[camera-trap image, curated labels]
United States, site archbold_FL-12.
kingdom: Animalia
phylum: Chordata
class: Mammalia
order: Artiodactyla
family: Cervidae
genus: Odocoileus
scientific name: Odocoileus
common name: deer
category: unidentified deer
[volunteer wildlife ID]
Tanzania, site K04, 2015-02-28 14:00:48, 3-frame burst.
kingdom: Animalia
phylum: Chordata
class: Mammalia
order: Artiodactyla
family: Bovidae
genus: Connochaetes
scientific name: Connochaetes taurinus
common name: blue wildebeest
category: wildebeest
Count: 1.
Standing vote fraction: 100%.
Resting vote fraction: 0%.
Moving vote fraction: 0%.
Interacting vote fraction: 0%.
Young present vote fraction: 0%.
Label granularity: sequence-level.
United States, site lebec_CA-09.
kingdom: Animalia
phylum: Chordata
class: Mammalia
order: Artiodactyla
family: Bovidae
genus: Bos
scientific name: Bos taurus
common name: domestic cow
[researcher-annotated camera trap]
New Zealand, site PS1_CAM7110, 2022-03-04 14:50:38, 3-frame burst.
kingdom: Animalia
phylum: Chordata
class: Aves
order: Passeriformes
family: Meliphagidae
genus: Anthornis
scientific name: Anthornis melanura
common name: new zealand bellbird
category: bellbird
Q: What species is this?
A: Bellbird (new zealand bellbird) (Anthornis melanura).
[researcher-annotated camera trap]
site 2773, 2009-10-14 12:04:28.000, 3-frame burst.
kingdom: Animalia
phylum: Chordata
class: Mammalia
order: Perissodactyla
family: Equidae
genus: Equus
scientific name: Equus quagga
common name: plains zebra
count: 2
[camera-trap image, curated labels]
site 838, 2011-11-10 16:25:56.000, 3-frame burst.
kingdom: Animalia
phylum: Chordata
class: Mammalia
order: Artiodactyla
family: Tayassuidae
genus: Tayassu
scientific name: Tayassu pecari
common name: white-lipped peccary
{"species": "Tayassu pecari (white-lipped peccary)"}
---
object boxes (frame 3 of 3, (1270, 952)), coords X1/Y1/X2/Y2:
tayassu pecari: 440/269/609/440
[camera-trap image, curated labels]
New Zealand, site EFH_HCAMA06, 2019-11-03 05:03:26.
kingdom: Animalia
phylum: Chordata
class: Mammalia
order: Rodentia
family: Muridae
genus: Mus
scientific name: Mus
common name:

# # #

**Exercise prompt**
Throughout the material above, find lines holding the word "scientific", then copy them.

**Output of the exercise**
scientific name: Odocoileus
scientific name: Connochaetes taurinus
scientific name: Bos taurus
scientific name: Anthornis melanura
scientific name: Equus quagga
scientific name: Tayassu pecari
scientific name: Mus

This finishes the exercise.